[Start of Attachment]

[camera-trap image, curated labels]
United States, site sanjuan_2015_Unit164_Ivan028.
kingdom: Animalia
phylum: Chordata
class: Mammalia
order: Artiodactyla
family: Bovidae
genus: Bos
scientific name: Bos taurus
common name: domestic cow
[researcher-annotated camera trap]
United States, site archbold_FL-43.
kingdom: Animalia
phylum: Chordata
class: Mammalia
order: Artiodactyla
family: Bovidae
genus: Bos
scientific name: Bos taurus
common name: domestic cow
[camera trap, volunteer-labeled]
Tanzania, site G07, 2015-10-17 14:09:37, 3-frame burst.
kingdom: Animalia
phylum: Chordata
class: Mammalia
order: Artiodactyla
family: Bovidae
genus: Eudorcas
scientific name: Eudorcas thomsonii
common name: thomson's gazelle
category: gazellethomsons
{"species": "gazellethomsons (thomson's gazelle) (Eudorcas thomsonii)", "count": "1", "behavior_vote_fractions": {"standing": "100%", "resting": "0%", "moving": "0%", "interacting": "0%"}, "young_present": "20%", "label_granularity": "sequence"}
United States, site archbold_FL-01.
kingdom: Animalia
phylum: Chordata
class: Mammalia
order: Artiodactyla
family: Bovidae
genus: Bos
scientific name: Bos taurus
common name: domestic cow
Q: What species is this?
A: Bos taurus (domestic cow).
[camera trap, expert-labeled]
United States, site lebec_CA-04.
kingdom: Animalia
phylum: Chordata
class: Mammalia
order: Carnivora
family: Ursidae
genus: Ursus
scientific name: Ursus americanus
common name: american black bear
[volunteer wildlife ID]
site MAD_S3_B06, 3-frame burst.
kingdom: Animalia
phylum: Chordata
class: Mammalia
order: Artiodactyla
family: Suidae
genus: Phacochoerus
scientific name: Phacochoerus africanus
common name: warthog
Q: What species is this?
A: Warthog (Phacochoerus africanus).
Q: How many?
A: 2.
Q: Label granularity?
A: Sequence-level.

[End of Attachment]

Exercise brief. Scan the records for the word "volunteer", and copy each line where it is found.

Written response.
[camera trap, volunteer-labeled]
[volunteer wildlife ID]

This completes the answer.